I got a list of different events with mixed occurrences. For instance the event1 might occur three times, then another event and later on event1 will occur again.
What I need is the intervals for each event and the number of occurrences of that event in those intervals.
values = {
'2017-11-28 11:00': 'event1',
'2017-11-28 11:01': 'event1',
'2017-11-28 11:02': 'event1',
'2017-11-28 11:03': 'event2',
'2017-11-28 11:04': 'event2',
'2017-11-28 11:05': 'event1',
'2017-11-28 11:06': 'event1',
'2017-11-28 11:07': 'event1',
'2017-11-28 11:08': 'event3',
'2017-11-28 11:09': 'event3',
'2017-11-28 11:10': 'event2',
}
import pandas as pd
df = pd.DataFrame.from_dict(values, orient='index').reset_index()
df.columns = ['time', 'event']
df['time'] = df['time'].apply(pd.to_datetime)

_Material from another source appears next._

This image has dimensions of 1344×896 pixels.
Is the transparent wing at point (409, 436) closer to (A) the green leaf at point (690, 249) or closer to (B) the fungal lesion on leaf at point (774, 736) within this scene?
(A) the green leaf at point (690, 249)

df.set_index('time', inplace=True)
df.sort_index(inplace=True)
df.head()
The expected result is:
occurrences = [
{'start':'2017-11-28 11:00',
'end':'2017-11-28 11:02',
'event':'event1',
'count':3},
{'start':'2017-11-28 11:03',
'end':'2017-11-28 11:04',
'event':'event2',
'count':2},
{'start':'2017-11-28 11:05',
'end':'2017-11-28 11:07',
'event':'event1',
'count':3},
{'start':'2017-11-28 11:08',
'end':'2017-11-28 11:09',
'event':'event3',
'count':2},
{'start':'2017-11-28 11:10',
'end':'2017-11-28 11:10',
'event':'event2',
'count':1},
]
I was thinking to use pd.merge_asof to find the start/end times of the intervals and the use pd.cut (as explained here) for groupby and count. But somehow I'm stuck. Any help is appreciated.